== Passage shown

Walter Bright's D language takes an interesting approach to the problem of accidentally shared state. Instead of using a mechanism like C++'s __declspec(thread) or Delphi's threadvar to declare thread local storage - which, as Bright notes, hardly anybody uses - D defaults to all variables being allocated thread-local, and obliges the programmer to declare thread shared variables explicitly. Many other good things follow without much programmer effort - see here [pdf of talk slides] for details.

No round up such as this would be complete without mentioning the language du jour. Google's Go's goroutines are lightweight threads, often set to execute an inline lightweight lambda function and synchronise data via lightweight language-supported channels. It all looks jolly clever, and is so lightweight it might all be capable of being supported by hot air. Of course, I haven't actually tried it. I'm holding off until Google sees sense and implements full MI.

Shang Erlang

Finally we come to my hot tip for concurrency champion. Erlang is the functional language that differentiates itself from its competition by having been around for nearly 25 years. No danger of being burned by V1.0 compiler bugs, then.

Erlang has a very different paradigm from procedural languages. For one thing, its so-called variables are WORM (Write Once Read Many), like 1990s backup media. Presumably its designers at Ericsson thought to encourage programmers to jolly well get it right first time.

====
== Data shown

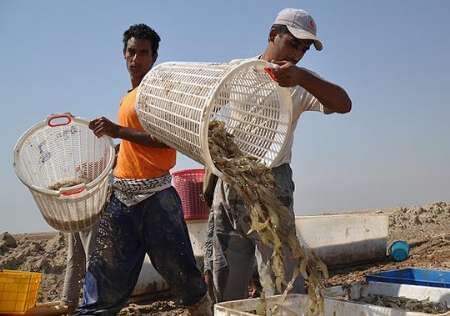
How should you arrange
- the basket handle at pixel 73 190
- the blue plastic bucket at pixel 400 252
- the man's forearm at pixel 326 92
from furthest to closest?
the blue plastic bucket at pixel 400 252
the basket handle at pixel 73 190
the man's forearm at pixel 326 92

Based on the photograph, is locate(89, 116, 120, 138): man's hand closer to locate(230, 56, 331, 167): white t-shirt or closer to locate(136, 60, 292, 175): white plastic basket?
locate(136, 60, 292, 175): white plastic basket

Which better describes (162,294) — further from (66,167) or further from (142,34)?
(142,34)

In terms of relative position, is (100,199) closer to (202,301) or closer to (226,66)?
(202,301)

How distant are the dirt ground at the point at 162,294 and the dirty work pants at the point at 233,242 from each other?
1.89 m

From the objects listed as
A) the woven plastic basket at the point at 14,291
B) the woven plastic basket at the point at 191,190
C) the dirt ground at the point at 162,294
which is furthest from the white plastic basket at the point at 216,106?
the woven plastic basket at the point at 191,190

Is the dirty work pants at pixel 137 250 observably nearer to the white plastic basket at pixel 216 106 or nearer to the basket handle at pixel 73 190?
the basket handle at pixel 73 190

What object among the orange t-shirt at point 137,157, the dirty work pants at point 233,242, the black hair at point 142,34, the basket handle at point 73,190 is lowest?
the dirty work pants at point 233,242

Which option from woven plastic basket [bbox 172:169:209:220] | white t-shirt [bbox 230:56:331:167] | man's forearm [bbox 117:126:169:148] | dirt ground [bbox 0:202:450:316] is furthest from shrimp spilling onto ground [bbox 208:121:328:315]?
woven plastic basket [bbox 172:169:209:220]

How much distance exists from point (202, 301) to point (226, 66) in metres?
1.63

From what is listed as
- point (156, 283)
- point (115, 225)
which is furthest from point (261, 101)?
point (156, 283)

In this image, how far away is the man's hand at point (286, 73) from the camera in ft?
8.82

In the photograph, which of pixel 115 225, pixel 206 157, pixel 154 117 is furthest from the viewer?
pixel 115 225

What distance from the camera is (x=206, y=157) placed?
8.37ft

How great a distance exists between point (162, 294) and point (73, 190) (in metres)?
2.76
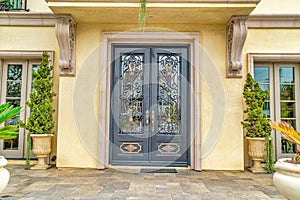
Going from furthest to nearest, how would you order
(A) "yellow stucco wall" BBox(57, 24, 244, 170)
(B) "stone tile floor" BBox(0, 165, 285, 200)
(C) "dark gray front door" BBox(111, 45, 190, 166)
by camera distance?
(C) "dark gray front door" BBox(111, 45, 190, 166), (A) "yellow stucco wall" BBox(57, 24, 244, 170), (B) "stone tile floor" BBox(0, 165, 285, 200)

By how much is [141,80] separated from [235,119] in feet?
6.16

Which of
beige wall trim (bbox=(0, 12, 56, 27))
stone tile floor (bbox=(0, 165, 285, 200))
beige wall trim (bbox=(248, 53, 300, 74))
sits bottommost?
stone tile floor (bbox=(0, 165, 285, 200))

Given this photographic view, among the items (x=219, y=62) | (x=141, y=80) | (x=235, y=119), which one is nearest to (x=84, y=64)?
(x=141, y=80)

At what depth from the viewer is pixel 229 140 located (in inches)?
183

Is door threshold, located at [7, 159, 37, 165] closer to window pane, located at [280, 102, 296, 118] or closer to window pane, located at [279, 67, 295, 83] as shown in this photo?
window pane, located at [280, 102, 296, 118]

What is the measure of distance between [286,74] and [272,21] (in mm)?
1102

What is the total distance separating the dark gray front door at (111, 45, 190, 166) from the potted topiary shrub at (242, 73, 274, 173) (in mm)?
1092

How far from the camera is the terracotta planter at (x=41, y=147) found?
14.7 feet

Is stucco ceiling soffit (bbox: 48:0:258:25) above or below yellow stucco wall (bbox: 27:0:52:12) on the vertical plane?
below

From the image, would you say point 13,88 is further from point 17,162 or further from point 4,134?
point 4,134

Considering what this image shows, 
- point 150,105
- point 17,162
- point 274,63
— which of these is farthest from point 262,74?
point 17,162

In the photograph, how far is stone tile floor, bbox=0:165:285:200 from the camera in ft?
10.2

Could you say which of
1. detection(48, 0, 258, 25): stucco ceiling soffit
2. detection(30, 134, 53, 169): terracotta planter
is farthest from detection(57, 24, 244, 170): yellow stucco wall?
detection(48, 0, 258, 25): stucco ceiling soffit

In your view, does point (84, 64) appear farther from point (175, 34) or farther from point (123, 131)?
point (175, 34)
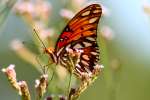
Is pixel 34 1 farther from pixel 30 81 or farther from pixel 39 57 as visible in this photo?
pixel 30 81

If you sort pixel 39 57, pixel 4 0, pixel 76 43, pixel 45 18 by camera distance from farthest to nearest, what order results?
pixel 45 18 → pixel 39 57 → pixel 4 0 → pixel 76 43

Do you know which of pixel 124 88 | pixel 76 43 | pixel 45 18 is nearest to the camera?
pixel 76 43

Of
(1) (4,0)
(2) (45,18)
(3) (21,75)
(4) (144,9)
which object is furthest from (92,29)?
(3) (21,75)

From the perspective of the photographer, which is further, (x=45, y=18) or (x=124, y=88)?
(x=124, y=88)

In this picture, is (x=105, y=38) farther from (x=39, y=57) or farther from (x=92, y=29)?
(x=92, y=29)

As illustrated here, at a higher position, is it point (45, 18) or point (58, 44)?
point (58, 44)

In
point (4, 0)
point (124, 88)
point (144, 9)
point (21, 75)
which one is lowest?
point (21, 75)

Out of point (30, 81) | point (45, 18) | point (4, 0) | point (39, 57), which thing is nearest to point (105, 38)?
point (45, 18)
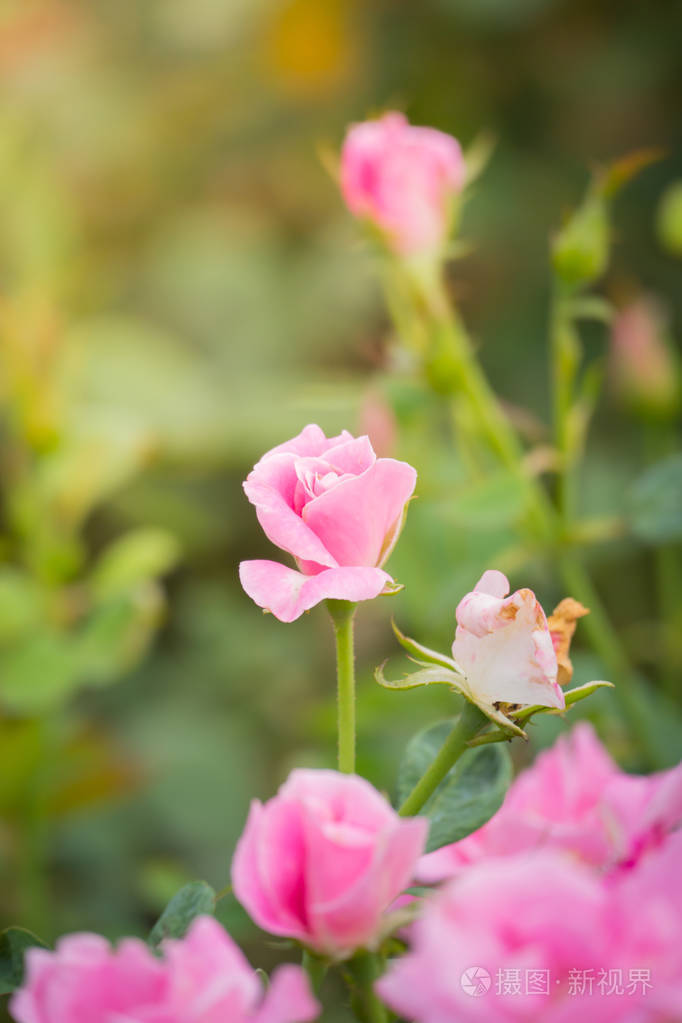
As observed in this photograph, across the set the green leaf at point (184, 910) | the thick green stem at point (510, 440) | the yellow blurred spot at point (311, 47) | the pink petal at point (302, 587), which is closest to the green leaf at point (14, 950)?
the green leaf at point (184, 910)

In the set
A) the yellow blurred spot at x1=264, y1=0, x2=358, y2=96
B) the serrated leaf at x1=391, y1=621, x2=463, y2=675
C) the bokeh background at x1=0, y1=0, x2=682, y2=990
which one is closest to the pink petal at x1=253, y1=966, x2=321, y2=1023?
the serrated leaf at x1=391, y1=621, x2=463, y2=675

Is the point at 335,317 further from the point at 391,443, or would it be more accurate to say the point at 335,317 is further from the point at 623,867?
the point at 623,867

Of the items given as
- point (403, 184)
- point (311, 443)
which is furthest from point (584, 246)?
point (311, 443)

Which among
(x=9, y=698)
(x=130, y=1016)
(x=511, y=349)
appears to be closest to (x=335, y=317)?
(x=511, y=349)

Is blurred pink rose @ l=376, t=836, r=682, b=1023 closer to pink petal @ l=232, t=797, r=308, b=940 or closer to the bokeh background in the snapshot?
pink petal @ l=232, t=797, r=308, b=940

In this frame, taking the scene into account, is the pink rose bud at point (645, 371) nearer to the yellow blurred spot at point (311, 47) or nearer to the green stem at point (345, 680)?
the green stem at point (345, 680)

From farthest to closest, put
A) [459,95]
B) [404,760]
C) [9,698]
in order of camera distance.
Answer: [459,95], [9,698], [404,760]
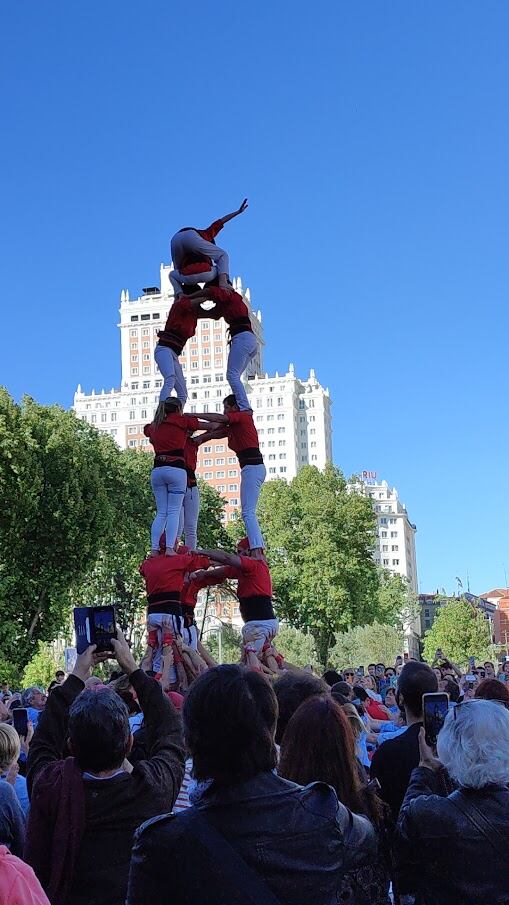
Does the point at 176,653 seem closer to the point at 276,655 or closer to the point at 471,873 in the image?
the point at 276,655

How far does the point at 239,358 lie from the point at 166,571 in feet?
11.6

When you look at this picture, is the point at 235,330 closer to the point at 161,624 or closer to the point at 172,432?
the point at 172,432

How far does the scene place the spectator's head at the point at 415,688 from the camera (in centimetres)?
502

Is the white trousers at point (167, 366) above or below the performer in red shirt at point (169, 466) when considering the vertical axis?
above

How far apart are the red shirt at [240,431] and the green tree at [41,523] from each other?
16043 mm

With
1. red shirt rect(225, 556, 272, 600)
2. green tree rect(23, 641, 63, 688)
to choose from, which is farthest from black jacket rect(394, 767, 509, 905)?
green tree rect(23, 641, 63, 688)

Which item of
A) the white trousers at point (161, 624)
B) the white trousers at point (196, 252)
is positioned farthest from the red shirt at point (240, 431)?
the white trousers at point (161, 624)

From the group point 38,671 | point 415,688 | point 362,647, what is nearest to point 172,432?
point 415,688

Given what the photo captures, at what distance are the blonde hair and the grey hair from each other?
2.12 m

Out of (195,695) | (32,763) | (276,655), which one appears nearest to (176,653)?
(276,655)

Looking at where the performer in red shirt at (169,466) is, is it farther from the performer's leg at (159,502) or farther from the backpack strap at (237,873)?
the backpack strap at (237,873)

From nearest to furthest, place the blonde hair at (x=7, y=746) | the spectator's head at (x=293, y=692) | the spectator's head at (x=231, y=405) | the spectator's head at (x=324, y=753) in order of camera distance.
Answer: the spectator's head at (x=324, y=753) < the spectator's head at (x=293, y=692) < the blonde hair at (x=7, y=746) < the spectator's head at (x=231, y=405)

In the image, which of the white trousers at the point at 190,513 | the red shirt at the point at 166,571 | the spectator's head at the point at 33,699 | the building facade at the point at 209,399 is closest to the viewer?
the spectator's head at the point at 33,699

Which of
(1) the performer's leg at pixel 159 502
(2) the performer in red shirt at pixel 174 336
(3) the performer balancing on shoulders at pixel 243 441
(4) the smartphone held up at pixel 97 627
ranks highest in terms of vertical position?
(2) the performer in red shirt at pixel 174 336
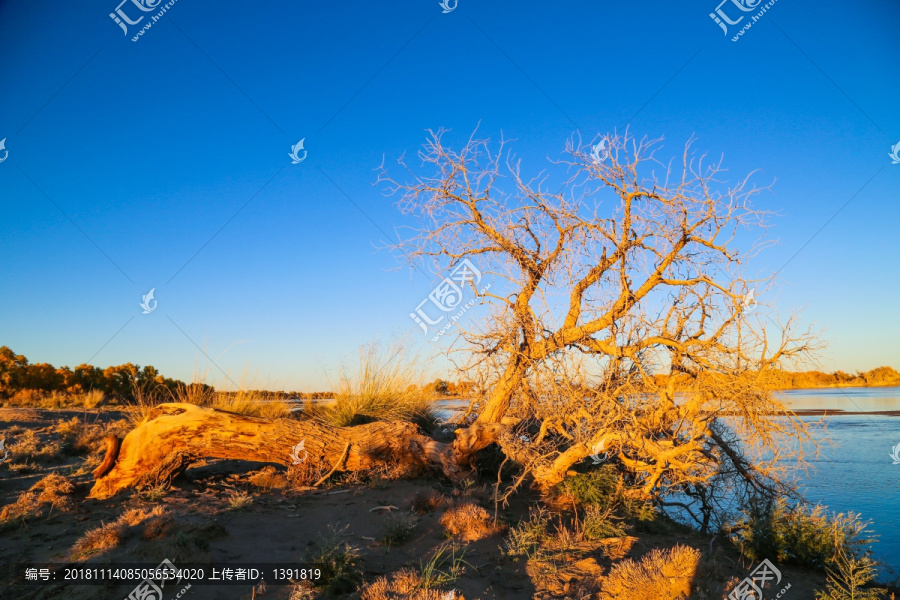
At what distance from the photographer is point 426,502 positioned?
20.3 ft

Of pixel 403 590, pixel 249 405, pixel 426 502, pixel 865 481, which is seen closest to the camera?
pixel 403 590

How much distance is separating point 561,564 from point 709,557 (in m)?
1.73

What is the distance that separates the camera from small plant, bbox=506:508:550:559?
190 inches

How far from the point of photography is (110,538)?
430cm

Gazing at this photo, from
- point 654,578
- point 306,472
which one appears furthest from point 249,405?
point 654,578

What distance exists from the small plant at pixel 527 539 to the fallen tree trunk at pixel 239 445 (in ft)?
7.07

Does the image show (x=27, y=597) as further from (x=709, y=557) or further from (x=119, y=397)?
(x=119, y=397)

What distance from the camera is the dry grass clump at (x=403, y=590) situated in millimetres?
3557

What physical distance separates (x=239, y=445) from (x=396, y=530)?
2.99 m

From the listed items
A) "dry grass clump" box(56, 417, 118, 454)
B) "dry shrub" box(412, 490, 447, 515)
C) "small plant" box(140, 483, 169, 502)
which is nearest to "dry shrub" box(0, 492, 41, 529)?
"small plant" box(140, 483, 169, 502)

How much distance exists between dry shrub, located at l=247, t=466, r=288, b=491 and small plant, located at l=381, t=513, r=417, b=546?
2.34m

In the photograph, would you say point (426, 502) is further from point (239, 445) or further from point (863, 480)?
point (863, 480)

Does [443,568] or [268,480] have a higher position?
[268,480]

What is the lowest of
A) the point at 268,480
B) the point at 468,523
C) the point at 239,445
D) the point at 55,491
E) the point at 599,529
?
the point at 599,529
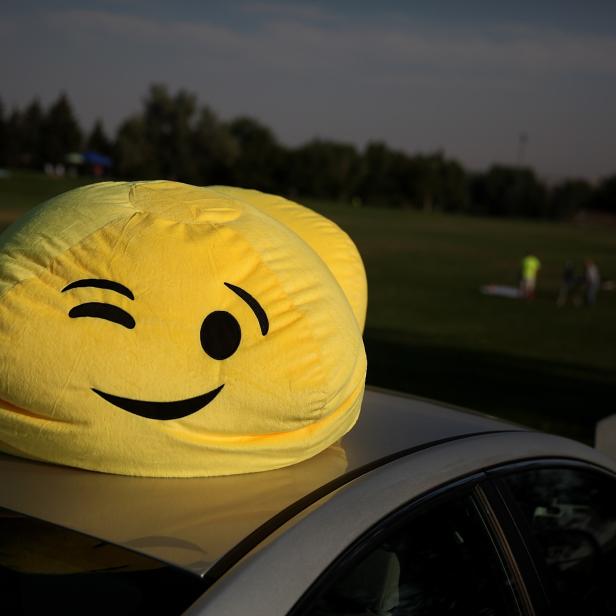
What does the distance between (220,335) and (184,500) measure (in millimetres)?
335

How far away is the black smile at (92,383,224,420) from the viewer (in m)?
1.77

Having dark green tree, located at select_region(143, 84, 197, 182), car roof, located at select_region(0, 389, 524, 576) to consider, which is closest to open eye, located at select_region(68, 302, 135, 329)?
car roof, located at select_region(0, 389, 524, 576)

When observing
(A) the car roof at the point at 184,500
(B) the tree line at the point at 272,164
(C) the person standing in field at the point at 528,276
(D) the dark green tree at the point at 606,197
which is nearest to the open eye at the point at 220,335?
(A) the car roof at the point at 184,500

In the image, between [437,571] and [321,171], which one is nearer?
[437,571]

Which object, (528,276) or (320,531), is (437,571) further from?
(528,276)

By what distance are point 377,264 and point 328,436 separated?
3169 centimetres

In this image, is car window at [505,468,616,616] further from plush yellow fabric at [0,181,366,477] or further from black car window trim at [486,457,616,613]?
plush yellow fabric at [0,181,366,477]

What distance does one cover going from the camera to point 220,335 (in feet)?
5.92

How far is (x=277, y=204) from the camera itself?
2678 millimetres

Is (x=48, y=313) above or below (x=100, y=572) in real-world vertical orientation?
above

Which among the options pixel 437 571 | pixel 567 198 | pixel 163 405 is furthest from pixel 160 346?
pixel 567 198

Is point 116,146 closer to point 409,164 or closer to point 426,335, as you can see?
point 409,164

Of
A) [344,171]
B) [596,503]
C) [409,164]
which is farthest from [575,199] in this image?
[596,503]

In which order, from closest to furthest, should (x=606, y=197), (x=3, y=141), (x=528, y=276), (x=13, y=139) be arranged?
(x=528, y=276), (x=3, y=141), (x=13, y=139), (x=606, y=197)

====

Task set:
1. Translate this sentence from the concurrency passage into Spanish: "Erlang has a very different paradigm from procedural languages."
2. Return the part of the concurrency passage from "Erlang has a" to "right first time.", copied word for word.

Answers to the problems:
1. Erlang tiene un paradigma muy diferente al de los lenguajes procedimentales.

2.
Erlang has a very different paradigm from procedural languages. For one thing, its so-called variables are WORM (Write Once Read Many), like 1990s backup media. Presumably its designers at Ericsson thought to encourage programmers to jolly well get it right first time.